- **WRITTEN REQUEST**:
Present all of the data below as a numbered list, one line per item, and leave out the blank lines.

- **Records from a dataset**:

____

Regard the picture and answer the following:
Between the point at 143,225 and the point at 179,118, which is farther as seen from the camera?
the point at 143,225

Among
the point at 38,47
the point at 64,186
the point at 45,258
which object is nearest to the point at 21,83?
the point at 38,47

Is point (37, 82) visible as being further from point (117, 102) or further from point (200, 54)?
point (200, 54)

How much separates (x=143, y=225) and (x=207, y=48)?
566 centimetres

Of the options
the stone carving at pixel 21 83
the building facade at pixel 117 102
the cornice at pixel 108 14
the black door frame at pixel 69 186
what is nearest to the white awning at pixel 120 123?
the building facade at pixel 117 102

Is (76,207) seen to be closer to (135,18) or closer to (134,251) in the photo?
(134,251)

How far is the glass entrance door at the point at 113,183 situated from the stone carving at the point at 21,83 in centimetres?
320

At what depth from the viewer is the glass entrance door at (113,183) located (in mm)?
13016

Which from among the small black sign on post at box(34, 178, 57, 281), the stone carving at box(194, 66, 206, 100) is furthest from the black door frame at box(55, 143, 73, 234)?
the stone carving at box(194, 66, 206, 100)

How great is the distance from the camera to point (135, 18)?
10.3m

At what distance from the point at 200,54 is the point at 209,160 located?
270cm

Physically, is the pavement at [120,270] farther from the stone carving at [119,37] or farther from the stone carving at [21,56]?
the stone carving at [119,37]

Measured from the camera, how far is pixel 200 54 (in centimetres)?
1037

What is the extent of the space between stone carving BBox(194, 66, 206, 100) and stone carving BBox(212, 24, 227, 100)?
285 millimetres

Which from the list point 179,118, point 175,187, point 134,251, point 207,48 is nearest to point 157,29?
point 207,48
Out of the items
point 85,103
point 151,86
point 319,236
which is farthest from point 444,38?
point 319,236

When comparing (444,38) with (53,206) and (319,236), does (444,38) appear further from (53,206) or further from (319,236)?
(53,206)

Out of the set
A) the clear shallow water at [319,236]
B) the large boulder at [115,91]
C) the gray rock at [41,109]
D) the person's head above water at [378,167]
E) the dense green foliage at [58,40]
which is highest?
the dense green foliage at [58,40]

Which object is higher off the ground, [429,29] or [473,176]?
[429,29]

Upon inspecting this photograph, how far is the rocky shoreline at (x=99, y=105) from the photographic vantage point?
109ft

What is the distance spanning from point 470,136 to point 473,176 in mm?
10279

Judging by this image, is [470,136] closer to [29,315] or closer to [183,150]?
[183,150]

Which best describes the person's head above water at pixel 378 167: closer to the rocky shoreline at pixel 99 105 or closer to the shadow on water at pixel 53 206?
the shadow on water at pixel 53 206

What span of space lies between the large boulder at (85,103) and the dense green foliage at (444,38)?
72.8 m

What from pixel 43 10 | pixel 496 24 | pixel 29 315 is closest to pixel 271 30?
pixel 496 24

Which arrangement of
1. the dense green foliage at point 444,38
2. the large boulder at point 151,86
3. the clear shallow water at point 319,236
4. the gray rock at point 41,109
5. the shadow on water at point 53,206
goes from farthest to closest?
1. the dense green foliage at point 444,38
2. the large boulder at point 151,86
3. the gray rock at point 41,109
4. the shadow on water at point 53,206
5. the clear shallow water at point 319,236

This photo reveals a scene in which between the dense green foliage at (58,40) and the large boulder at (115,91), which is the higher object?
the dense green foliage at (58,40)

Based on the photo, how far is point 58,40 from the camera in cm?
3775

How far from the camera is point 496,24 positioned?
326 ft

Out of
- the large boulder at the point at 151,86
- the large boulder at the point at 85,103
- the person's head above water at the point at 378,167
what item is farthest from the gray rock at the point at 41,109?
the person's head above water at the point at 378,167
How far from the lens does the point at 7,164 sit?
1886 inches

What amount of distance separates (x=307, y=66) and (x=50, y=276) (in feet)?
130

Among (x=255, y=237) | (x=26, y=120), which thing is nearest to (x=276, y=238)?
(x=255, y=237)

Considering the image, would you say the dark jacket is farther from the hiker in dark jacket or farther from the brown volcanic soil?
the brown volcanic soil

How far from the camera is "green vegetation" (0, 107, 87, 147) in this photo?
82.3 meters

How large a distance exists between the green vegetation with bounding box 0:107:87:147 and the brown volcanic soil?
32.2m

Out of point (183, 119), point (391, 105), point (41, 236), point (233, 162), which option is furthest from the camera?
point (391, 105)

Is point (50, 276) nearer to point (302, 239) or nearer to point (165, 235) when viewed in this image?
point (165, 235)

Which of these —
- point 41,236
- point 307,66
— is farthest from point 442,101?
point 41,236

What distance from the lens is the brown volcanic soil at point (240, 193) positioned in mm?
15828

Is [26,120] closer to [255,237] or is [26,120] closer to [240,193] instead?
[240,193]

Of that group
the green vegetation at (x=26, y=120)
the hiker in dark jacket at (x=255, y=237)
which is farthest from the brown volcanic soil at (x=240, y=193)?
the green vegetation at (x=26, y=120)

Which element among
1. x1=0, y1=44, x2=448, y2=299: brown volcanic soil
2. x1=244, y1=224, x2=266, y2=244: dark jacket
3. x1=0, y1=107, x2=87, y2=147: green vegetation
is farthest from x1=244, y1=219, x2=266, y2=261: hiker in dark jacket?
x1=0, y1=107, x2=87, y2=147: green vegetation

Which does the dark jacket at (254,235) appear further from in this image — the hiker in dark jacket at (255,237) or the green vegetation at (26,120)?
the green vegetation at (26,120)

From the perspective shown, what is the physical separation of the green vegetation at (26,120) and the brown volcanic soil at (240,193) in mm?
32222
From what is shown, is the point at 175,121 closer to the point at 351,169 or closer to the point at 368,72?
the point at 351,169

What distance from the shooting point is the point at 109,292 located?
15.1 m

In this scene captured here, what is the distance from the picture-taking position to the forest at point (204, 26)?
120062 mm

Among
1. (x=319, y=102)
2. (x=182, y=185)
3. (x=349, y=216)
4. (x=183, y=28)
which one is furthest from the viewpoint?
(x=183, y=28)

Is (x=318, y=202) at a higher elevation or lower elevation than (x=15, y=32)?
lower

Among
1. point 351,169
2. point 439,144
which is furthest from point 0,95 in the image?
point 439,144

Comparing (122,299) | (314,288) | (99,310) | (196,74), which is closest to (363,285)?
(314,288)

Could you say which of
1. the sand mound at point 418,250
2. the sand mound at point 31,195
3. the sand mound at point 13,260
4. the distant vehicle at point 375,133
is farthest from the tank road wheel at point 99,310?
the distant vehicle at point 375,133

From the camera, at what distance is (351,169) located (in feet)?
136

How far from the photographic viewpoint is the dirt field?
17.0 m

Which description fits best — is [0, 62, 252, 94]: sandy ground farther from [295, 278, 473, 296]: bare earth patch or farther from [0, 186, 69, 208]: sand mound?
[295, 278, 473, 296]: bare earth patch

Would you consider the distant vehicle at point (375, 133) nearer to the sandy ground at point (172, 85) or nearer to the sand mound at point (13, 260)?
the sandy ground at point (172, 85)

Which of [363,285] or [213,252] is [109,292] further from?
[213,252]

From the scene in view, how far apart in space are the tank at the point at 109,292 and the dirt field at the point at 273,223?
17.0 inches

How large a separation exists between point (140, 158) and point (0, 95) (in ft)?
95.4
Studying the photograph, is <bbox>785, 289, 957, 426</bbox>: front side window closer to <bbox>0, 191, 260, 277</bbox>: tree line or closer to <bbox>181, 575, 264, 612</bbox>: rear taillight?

____

- **FINAL RESULT**:
1. Regard the picture and answer the following:
2. Between the point at 143,225 and the point at 179,118, which is farther as seen from the camera?
3. the point at 143,225
4. Among
5. the point at 38,47
6. the point at 64,186
7. the point at 45,258
8. which object is nearest to the point at 21,83?
9. the point at 38,47
10. Is point (37, 82) visible as being further from point (117, 102) or further from point (200, 54)?
11. point (200, 54)
12. How much separates (x=143, y=225) and (x=207, y=48)?
13. 566 centimetres
14. Of the options
15. the stone carving at pixel 21 83
16. the building facade at pixel 117 102
17. the cornice at pixel 108 14
18. the black door frame at pixel 69 186
19. what is nearest to the white awning at pixel 120 123?
20. the building facade at pixel 117 102
21. Is (76,207) seen to be closer to (135,18) or closer to (134,251) in the photo?
22. (134,251)
23. How far is the glass entrance door at the point at 113,183 situated from the stone carving at the point at 21,83 in centimetres?
24. 320
25. At what depth from the viewer is the glass entrance door at (113,183) located (in mm)?
26. 13016
27. Which from among the small black sign on post at box(34, 178, 57, 281), the stone carving at box(194, 66, 206, 100) is furthest from the black door frame at box(55, 143, 73, 234)?
28. the stone carving at box(194, 66, 206, 100)
29. How great is the distance from the camera to point (135, 18)?
30. 10.3m
31. At what distance from the point at 200,54 is the point at 209,160 located?
32. 270cm
33. Physically, is the pavement at [120,270] farther from the stone carving at [119,37] or farther from the stone carving at [21,56]?
34. the stone carving at [119,37]
35. Measured from the camera, how far is pixel 200 54 (in centimetres)?
36. 1037
37. What is the extent of the space between stone carving BBox(194, 66, 206, 100) and stone carving BBox(212, 24, 227, 100)?
38. 285 millimetres
39. Which from the list point 179,118, point 175,187, point 134,251, point 207,48 is nearest to point 157,29?
40. point 207,48
41. Out of the items
42. point 85,103
43. point 151,86
44. point 319,236
45. which is farthest from point 444,38?
46. point 319,236
47. When comparing (444,38) with (53,206) and (319,236), does (444,38) appear further from (53,206) or further from (319,236)?
48. (53,206)
49. Out of the set
50. A) the clear shallow water at [319,236]
51. B) the large boulder at [115,91]
52. C) the gray rock at [41,109]
53. D) the person's head above water at [378,167]
54. E) the dense green foliage at [58,40]
55. which is highest?
56. the dense green foliage at [58,40]
57. Which object is higher off the ground, [429,29] or [473,176]?
58. [429,29]
59. Upon inspecting this photograph, how far is the rocky shoreline at (x=99, y=105) from the photographic vantage point?
60. 109ft
61. What is the distance spanning from point 470,136 to point 473,176 in mm?
62. 10279
63. Judging by this image, is [470,136] closer to [29,315] or closer to [183,150]?
64. [183,150]
65. Which best describes the person's head above water at pixel 378 167: closer to the rocky shoreline at pixel 99 105 or closer to the shadow on water at pixel 53 206?
66. the shadow on water at pixel 53 206
67. What span of space lies between the large boulder at (85,103) and the dense green foliage at (444,38)?
68. 72.8 m
69. What from pixel 43 10 | pixel 496 24 | pixel 29 315 is closest to pixel 271 30?
70. pixel 496 24
71. Which arrangement of
72. 1. the dense green foliage at point 444,38
73. 2. the large boulder at point 151,86
74. 3. the clear shallow water at point 319,236
75. 4. the gray rock at point 41,109
76. 5. the shadow on water at point 53,206
77. goes from farthest to closest?
78. 1. the dense green foliage at point 444,38
79. 2. the large boulder at point 151,86
80. 3. the gray rock at point 41,109
81. 4. the shadow on water at point 53,206
82. 5. the clear shallow water at point 319,236
83. This photo reveals a scene in which between the dense green foliage at (58,40) and the large boulder at (115,91), which is the higher object?
84. the dense green foliage at (58,40)
85. Based on the photo, how far is point 58,40 from the camera in cm?
86. 3775
87. How far from the camera is point 496,24 positioned?
88. 326 ft
89. Out of
90. - the large boulder at the point at 151,86
91. - the large boulder at the point at 85,103
92. - the person's head above water at the point at 378,167
93. what item is farthest from the gray rock at the point at 41,109?
94. the person's head above water at the point at 378,167
95. How far from the lens does the point at 7,164 sit?
96. 1886 inches
97. What amount of distance separates (x=307, y=66) and (x=50, y=276) (in feet)?
98. 130
99. Among (x=255, y=237) | (x=26, y=120), which thing is nearest to (x=276, y=238)?
100. (x=255, y=237)
101. Considering the image, would you say the dark jacket is farther from the hiker in dark jacket or farther from the brown volcanic soil?
102. the brown volcanic soil
103. How far from the camera is "green vegetation" (0, 107, 87, 147) in this photo?
104. 82.3 meters
105. How large a distance exists between the green vegetation with bounding box 0:107:87:147 and the brown volcanic soil?
106. 32.2m
107. Out of point (183, 119), point (391, 105), point (41, 236), point (233, 162), which option is furthest from the camera?
108. point (391, 105)
109. Is point (50, 276) nearer to point (302, 239) or nearer to point (165, 235) when viewed in this image?
110. point (165, 235)
111. Which of these —
112. - point 41,236
113. - point 307,66
114. — is farthest from point 442,101?
115. point 41,236
116. What distance from the lens is the brown volcanic soil at point (240, 193) positioned in mm?
117. 15828
118. Is [26,120] closer to [255,237] or is [26,120] closer to [240,193] instead?
119. [240,193]
120. Of that group
121. the green vegetation at (x=26, y=120)
122. the hiker in dark jacket at (x=255, y=237)
123. which is farthest from the brown volcanic soil at (x=240, y=193)?
124. the green vegetation at (x=26, y=120)
125. Which element among
126. 1. x1=0, y1=44, x2=448, y2=299: brown volcanic soil
127. 2. x1=244, y1=224, x2=266, y2=244: dark jacket
128. 3. x1=0, y1=107, x2=87, y2=147: green vegetation
129. is farthest from x1=244, y1=219, x2=266, y2=261: hiker in dark jacket?
130. x1=0, y1=107, x2=87, y2=147: green vegetation
131. Which does the dark jacket at (254,235) appear further from in this image — the hiker in dark jacket at (255,237) or the green vegetation at (26,120)?
132. the green vegetation at (26,120)
133. From the perspective shown, what is the physical separation of the green vegetation at (26,120) and the brown volcanic soil at (240,193) in mm?
134. 32222
135. From what is shown, is the point at 175,121 closer to the point at 351,169 or closer to the point at 368,72?
136. the point at 351,169
137. What distance from the shooting point is the point at 109,292 located?
138. 15.1 m
139. In this scene captured here, what is the distance from the picture-taking position to the forest at point (204, 26)?
140. 120062 mm
141. Among
142. 1. (x=319, y=102)
143. 2. (x=182, y=185)
144. 3. (x=349, y=216)
145. 4. (x=183, y=28)
146. which one is furthest from the viewpoint?
147. (x=183, y=28)
148. Is (x=318, y=202) at a higher elevation or lower elevation than (x=15, y=32)?
149. lower
150. Among
151. 1. point 351,169
152. 2. point 439,144
153. which is furthest from point 0,95 in the image?
154. point 439,144
155. Comparing (122,299) | (314,288) | (99,310) | (196,74), which is closest to (363,285)?
156. (314,288)
157. Could you say which of
158. 1. the sand mound at point 418,250
159. 2. the sand mound at point 31,195
160. 3. the sand mound at point 13,260
161. 4. the distant vehicle at point 375,133
162. is farthest from the tank road wheel at point 99,310?
163. the distant vehicle at point 375,133
164. From the camera, at what distance is (351,169) located (in feet)?
165. 136
166. How far from the photographic viewpoint is the dirt field?
167. 17.0 m
168. Which description fits best — is [0, 62, 252, 94]: sandy ground farther from [295, 278, 473, 296]: bare earth patch or farther from [0, 186, 69, 208]: sand mound?
169. [295, 278, 473, 296]: bare earth patch
170. Would you consider the distant vehicle at point (375, 133) nearer to the sandy ground at point (172, 85) or nearer to the sand mound at point (13, 260)?
171. the sandy ground at point (172, 85)
172. Which of [363,285] or [213,252] is [109,292] further from?
173. [213,252]
174. From the scene in view, how far apart in space are the tank at the point at 109,292 and the dirt field at the point at 273,223?
175. 17.0 inches
176. How large a separation exists between point (140, 158) and point (0, 95) (in ft)?
177. 95.4
178. Studying the photograph, is <bbox>785, 289, 957, 426</bbox>: front side window closer to <bbox>0, 191, 260, 277</bbox>: tree line or closer to <bbox>181, 575, 264, 612</bbox>: rear taillight?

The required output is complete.